With almost everyone that is single (as well as some of those that aren't) looking for the right guy or gal, it's hard to know where to begin when you really do like someone and really don't know how to tell him (or her).When you like someone it's easy to deal with if you don't know whether or not they like you too. You can either decide to say something or leave things as they are and walk away. Choosing the latter is the option that most girls take, and usually stems from a lack of confidence. But what happens when the guy actually looks at you, flirts with you and smiles every time he catches your eye?
If he doesn't ask you out then it can be difficult to figure out where you stand, and even more difficult to show that you are interested without being branded easy or, alternatively, a slut. The problem is that if you don't make it know that you are interested, the likelihood is that the guy will not do anything about it. He is most likely just as uncertain about your feelings as you are his.
These tips can help you to catch his eye, get his attention and let him know you are interested without coming across as desperate!
Make Yourself Available
Making yourself available does not mean drop everything to purposely spend time around him. If you're planning on being at an event and know he will be there then that is cool, but cancelling a prior engagement to be where he will be is most definitely not. The last thing you want to do is neglect your friends, responsibilities and interests for a guy, regardless of who he is or how strongly you feel. Besides, do you really want to be known as a stalker? Making yourself available is giving off good vibes when you are around him and making the effort to say hello if you walk past him. Smiling is also a good example of making yourself available because it is a warm and friendly body language gesture. This is the easy part. The next is the most daunting, but unfortunately it has to be done!
Make The First Move
In this day and age of sexual equality, there is nothing wrong with a girl making the first move. You don't have to ask him out, but just engage him in conversation. Talking to him will help you get to know each other a little better and will hopefully give him the courage to approach the subject of going out some time. If he doesn't after a while, then broach the subject yourself. Try to choose something that he can't say no to - an event, gig or night out that he would be likely to attend anyway. That will be within his comfort zone and make it easier for him to say yes!

Look After Your Body Language
It is a well-known fact that our bodies talk for us. Only 7% of what we say is actually communicated via words, with the majority coming from the way our bodies are subconsciously moving and the way we gesture. As a result, you have to have your body language in control and give off the right signals. Make sure that you don't appear too aloof. Deliberately acting as if you don't care will put him off or, at the very least, discourage him from asking you out. Instead, act naturally and just let your body do the talking. If you like him then you'll make the gestures that communicate that to him. Don't try to pretend that you feel something that you don't because he will interpret it as a big red stop sign.

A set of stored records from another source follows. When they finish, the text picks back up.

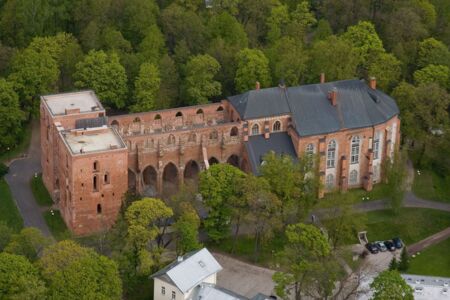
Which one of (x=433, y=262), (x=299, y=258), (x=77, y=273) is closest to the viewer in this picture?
(x=77, y=273)

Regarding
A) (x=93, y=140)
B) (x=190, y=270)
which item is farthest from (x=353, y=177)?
(x=190, y=270)

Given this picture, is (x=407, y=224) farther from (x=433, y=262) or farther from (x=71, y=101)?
(x=71, y=101)

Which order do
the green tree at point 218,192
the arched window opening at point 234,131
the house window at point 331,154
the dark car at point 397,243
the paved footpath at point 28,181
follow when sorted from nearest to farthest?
the green tree at point 218,192, the dark car at point 397,243, the paved footpath at point 28,181, the arched window opening at point 234,131, the house window at point 331,154

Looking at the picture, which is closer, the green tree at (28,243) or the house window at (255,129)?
the green tree at (28,243)

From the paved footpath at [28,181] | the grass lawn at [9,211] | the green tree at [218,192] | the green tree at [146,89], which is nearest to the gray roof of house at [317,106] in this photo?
the green tree at [146,89]

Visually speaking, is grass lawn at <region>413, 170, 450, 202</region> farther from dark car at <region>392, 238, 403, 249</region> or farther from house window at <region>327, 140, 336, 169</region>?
dark car at <region>392, 238, 403, 249</region>

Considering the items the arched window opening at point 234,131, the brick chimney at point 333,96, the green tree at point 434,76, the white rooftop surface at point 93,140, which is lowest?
the arched window opening at point 234,131

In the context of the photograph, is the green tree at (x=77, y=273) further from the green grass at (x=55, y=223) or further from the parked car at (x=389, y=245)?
→ the parked car at (x=389, y=245)

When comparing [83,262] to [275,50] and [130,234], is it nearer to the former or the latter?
[130,234]

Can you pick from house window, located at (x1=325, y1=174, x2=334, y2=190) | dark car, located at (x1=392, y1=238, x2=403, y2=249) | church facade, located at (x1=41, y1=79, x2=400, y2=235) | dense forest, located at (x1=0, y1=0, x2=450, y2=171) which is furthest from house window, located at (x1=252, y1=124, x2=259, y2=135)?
dark car, located at (x1=392, y1=238, x2=403, y2=249)
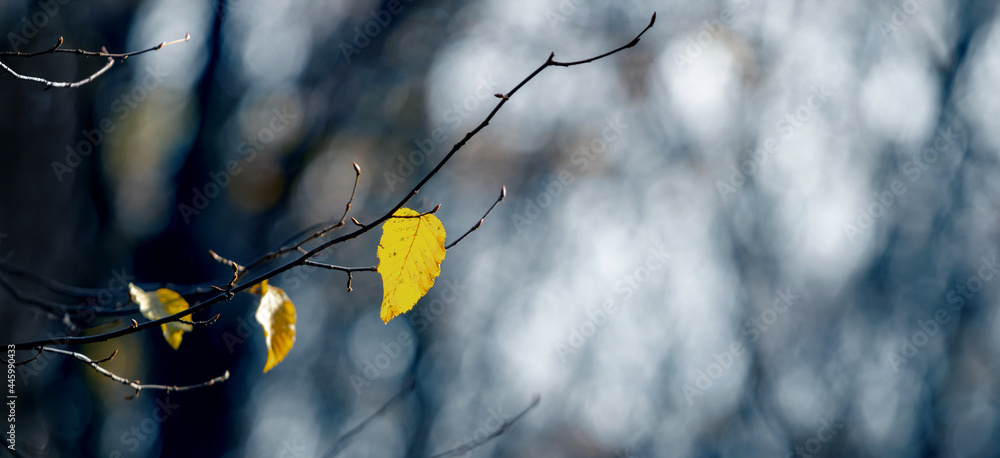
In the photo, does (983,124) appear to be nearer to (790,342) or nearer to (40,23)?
(790,342)

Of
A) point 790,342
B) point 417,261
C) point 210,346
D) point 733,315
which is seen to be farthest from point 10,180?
point 790,342
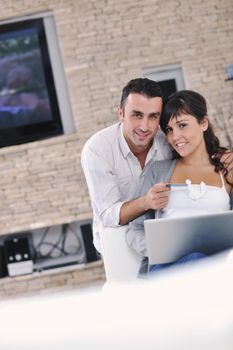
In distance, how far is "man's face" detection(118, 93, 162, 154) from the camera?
1931mm

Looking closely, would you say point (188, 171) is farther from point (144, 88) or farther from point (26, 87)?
point (26, 87)

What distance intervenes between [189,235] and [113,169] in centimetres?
55

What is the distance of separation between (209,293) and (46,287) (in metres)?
4.08

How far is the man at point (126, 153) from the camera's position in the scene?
1.93m

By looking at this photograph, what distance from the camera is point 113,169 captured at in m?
1.99

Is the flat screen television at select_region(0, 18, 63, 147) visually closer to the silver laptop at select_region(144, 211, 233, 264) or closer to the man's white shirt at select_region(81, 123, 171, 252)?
the man's white shirt at select_region(81, 123, 171, 252)

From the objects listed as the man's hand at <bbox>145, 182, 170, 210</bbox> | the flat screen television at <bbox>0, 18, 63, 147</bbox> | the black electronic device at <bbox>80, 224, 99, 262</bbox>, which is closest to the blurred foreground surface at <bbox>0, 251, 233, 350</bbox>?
the man's hand at <bbox>145, 182, 170, 210</bbox>

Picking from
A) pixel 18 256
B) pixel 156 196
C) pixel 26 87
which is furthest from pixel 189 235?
pixel 26 87

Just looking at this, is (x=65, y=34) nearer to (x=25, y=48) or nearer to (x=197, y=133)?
(x=25, y=48)

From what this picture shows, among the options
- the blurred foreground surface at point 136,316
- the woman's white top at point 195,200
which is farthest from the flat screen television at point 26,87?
the blurred foreground surface at point 136,316

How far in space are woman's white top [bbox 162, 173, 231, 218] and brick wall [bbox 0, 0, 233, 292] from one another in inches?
94.5

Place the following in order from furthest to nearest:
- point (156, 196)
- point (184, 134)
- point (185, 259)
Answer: point (184, 134) < point (156, 196) < point (185, 259)

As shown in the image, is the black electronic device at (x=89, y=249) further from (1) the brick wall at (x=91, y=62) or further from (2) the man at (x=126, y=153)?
(2) the man at (x=126, y=153)

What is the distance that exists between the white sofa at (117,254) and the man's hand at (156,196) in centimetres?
19
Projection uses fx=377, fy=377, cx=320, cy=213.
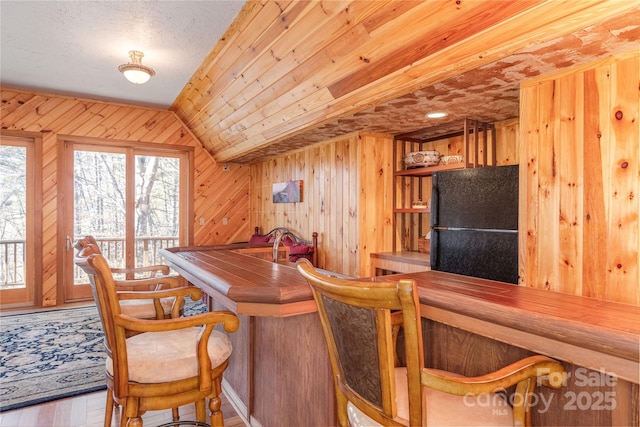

Don't Hang Around In A Big Group Of Girls!
This is the main mistake that girls make when they like a guy. We all do it for moral support. Having our girlfriends around us makes us all feel at ease, especially when they're commenting on how much he's staring and obviously likes you! However, this is the worst thing you can possibly do if he is staring at you and does like you. After all, would you walk up to him and talk to him in front of all of his fiends, with every single one of them listening intently to every single word you say? No! He is not likely to approach you in front of all of your friends in case you turn him down. Potential embarrassment will keep him away, and besides that, us girls can be very scary to even the most red-blooded of males, even when we don't mean to be.
If you really want him to come and talk to you, or carry on a conversation that you've started, then stick to one or two friends if you do feel that you need moral support.
The dating game may seem like cat and mouse, but that's only if you let it be. If he smiles, flirts and obviously likes you then he's probably just suffering from nerves. Guys do get them too you know, or so my husband tells me. It worked for me, so it can definitely work for you!